## Given records
[Start of Attachment]
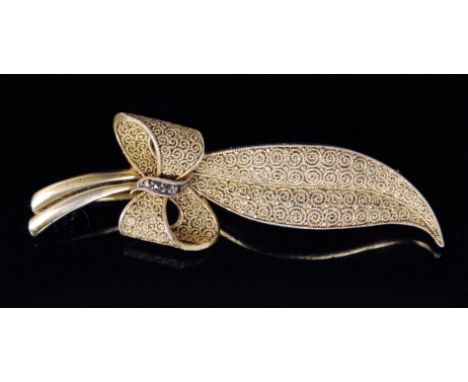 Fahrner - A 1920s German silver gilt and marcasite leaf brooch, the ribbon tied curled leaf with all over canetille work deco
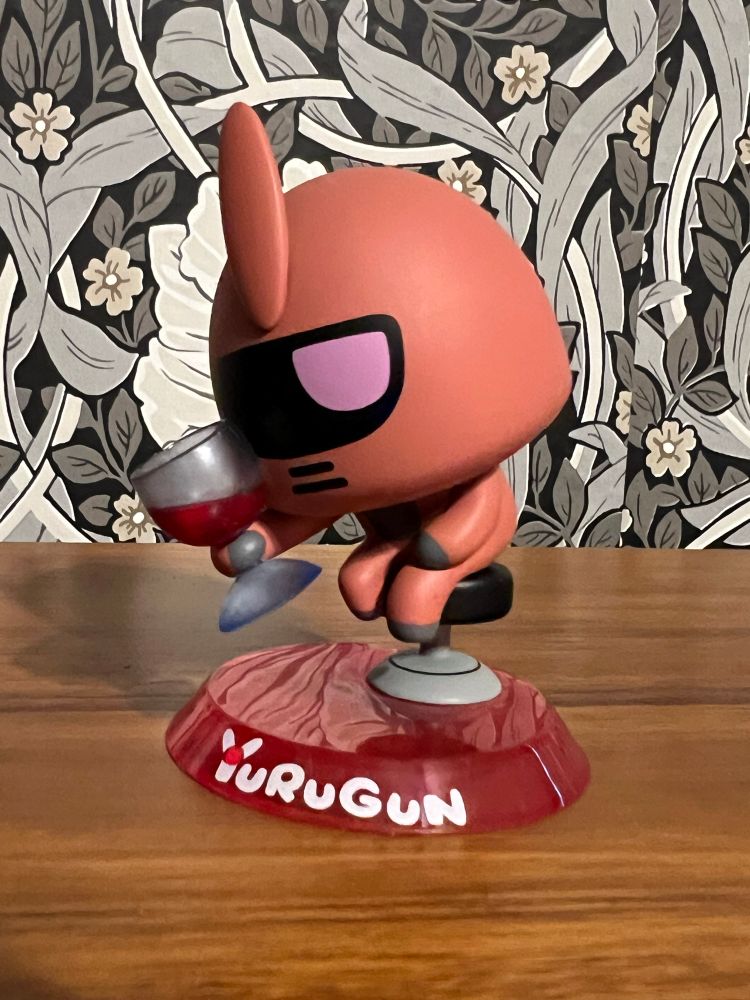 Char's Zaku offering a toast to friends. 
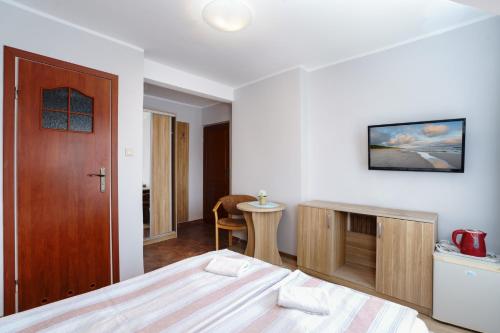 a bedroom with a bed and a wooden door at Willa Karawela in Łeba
[End of Attachment]
[Start of Attachment]
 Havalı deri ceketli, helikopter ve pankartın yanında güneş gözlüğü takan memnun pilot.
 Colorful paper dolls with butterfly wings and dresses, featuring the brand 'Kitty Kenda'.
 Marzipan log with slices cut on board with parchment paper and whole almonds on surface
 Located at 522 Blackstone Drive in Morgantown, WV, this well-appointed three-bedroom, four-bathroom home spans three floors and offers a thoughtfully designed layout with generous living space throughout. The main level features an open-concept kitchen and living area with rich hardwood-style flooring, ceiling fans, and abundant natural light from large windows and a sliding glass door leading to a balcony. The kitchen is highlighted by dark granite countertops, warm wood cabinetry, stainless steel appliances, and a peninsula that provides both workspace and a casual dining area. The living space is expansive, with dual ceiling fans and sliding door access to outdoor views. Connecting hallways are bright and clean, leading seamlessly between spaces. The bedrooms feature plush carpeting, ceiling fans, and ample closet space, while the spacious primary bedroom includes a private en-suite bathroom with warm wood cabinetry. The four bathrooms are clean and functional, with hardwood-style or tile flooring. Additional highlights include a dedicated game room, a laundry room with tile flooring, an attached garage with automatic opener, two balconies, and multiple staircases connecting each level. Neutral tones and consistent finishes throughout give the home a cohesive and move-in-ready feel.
[End of Attachment]
[Start of Attachment]
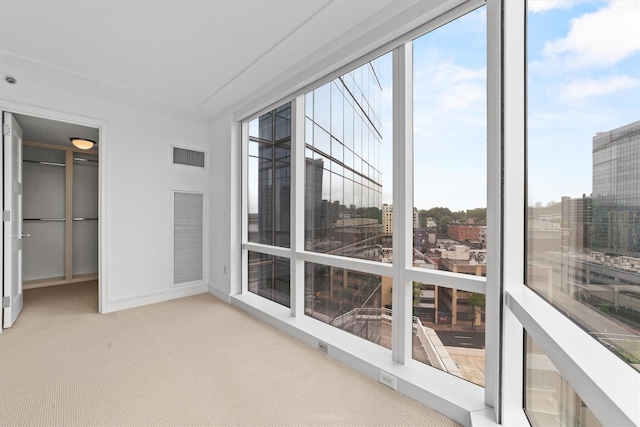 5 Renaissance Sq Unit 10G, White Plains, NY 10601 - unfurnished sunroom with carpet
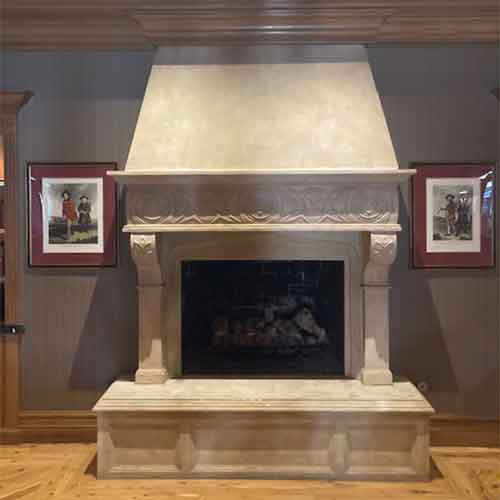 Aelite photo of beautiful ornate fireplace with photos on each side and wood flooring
[End of Attachment]
## Work request
Copy out the lines word for word, starting with the line that contains "5 Renaissance Sq" and going on through the line that contains "Aelite photo of", and omit the pictures.

## Response to the task
 5 Renaissance Sq Unit 10G, White Plains, NY 10601 - unfurnished sunroom with carpet
 Aelite photo of beautiful ornate fireplace with photos on each side and wood flooring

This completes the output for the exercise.